Use wildcard SUMIF, COUNTIF, SUMIFS, COUNTIFS, and other IFS functions

You can use the wildcard characters ? (any single character) and * (no character or any number of characters) in the criteria for alphabetical ranges as part of the SUMIF, COUNTIF, SUMIFS, COUNTIFS, and other IFS functions.

Choose method for period-to-date and cumulative SUMs

There are two methods of doing period-to-date or cumulative SUMs. Suppose the numbers that you want to cumulatively SUM are in column A, and you want column B to contain the cumulative sum; you can do either of the following:

  • You can create a formula in column B such as =SUM($A$1:$A2) and drag it down as far as you need. The beginning cell of the SUM is anchored in A1, but because the finishing cell has a relative row reference, it automatically increases for each row.

  • You can create a formula such as =$A1 in cell B1 and =$B1+$A2 in cell B2 and drag it down as far as you need. This calculates the cumulative cell by adding this row's number to the previous cumulative SUM.

For 1,000 rows, the first method makes Excel do about 500,000 calculations, but the second method makes Excel do only about 2,000 calculations.

Calculate subset sums

When you have multiple sorted indexes to a table (for example, Site within Area) you can often save significant calculation time by dynamically calculating the address of a subset range of rows (or columns) to use in the SUM or SUMIF function.

To calculate the address of a subset range of row or columns:

  1. Count the number of rows for each subset block.

  2. Add the counts cumulatively for each block to determine its start row.

  3. Use OFFSET with the start row and count to return a subset range to the SUM or SUMIF that covers only the subset block of rows.

Use SUBTOTAL for filtered lists

Use the SUBTOTAL function to SUM filtered lists. The SUBTOTAL function is useful because, unlike SUM, it ignores the following:

  • Hidden rows that result from filtering a list. Starting in Excel 2003, you can also make SUBTOTAL ignore all hidden rows, not just filtered rows.

  • Other SUBTOTAL functions.

## Work to do
[1] Please retype the Excel calculation tips between "Use the SUBTOTAL" and "just filtered rows.", inclusive.
[2] Write what comes next in the Excel calculation tips, starting after their final sentence.

Excerpts of bounding box data
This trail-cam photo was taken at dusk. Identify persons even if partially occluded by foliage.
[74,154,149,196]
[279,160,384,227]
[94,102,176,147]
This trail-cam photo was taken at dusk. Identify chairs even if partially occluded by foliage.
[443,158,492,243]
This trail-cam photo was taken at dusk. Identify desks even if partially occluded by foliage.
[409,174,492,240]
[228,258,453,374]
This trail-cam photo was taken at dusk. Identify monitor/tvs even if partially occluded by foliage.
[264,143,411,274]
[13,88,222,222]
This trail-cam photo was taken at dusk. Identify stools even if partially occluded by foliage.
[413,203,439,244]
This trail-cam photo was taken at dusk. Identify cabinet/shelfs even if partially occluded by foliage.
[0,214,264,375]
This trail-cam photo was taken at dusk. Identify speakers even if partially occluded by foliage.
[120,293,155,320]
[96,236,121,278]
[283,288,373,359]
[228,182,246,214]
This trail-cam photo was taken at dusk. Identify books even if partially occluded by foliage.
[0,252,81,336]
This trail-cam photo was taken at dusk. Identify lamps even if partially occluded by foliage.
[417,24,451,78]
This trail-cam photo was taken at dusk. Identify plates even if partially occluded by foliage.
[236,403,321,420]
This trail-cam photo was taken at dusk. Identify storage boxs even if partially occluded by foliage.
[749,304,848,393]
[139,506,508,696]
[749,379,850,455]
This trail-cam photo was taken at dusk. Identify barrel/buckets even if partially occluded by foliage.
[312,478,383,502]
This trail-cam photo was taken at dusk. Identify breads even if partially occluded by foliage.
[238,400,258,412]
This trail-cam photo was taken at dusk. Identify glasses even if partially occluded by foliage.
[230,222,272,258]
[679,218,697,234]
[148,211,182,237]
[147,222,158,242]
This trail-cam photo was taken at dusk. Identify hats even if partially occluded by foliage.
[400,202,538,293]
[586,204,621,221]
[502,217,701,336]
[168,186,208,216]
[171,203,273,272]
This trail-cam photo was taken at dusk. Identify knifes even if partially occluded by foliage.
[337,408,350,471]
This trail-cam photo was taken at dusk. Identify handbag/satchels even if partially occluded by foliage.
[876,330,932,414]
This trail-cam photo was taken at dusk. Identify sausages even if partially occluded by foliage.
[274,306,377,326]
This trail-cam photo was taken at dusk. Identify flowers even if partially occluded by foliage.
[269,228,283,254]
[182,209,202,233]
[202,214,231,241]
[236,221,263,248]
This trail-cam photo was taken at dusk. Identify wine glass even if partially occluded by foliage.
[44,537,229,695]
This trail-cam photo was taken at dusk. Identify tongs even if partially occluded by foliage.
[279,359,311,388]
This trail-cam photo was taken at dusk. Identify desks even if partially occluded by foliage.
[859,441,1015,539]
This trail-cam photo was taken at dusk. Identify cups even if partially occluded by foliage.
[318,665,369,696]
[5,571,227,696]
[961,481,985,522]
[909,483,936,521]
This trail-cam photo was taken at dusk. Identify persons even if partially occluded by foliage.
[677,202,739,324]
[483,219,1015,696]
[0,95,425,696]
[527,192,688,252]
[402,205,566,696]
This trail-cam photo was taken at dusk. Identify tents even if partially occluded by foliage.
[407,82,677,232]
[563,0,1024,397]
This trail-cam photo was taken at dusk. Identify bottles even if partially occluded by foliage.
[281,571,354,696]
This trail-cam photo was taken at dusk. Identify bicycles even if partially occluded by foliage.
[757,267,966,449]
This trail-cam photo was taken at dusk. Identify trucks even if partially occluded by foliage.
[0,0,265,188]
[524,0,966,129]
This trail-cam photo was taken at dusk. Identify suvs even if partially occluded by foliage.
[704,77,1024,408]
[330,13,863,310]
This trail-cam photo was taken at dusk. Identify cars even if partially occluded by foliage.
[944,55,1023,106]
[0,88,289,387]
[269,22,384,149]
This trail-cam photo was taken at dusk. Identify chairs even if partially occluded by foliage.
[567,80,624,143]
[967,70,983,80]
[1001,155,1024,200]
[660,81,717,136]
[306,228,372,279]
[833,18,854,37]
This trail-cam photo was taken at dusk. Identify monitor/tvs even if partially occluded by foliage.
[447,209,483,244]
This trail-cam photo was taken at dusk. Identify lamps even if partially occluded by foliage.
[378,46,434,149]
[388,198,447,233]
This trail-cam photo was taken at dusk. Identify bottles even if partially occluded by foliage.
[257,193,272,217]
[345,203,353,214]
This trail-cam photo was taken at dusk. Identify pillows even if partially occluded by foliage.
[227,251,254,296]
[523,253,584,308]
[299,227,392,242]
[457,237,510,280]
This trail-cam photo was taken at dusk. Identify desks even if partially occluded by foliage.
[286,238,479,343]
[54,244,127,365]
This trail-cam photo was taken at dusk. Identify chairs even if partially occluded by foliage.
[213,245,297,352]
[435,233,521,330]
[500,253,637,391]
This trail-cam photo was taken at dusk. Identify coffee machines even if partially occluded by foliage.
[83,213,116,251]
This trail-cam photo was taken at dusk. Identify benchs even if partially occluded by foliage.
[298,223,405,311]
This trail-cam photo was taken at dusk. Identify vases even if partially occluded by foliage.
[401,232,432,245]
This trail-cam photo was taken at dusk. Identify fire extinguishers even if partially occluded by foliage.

## Results
[1]
Use the SUBTOTAL function to SUM filtered lists. The SUBTOTAL function is useful because, unlike SUM, it ignores the following:

  • Hidden rows that result from filtering a list. Starting in Excel 2003, you can also make SUBTOTAL ignore all hidden rows, not just filtered rows.

[2]
Use the AGGREGATE function

The AGGREGATE function is a powerful and efficient way of calculating 19 different methods of aggregating data (such as SUM, MEDIAN, PERCENTILE and LARGE). AGGREGATE has options for ignoring hidden or filtered rows, error values, and nested SUBTOTAL and AGGREGATE functions.

Avoid using DFunctions

The DFunctions DSUM, DCOUNT, DAVERAGE, and so on are significantly faster than equivalent array formulas. The disadvantage of the DFunctions is that the criteria must be in a separate range, which makes them impractical to use and maintain in many circumstances. Starting in Excel 2007, you should use SUMIFS, COUNTIFS, and AVERAGEIFS functions instead of the DFunctions.

Create faster VBA macros

Use the following tips to create faster VBA macros.

Turn off everything but the essentials while code is running

To improve performance for VBA macros, explicitly turn off the functionality that is not required while your code executes. Often, one recalculation or one redraw after your code runs is all that is necessary and can improve performance. After your code executes, restore the functionality to its original state.

The following functionality can usually be turned off while your VBA macro executes:

  • Application.ScreenUpdating Turn off screen updating. If Application.ScreenUpdating is set to False, Excel does not redraw the screen. While your code runs, the screen updates quickly, and it is usually not necessary for the user to see each update. Updating the screen once, after the code executes, improves performance.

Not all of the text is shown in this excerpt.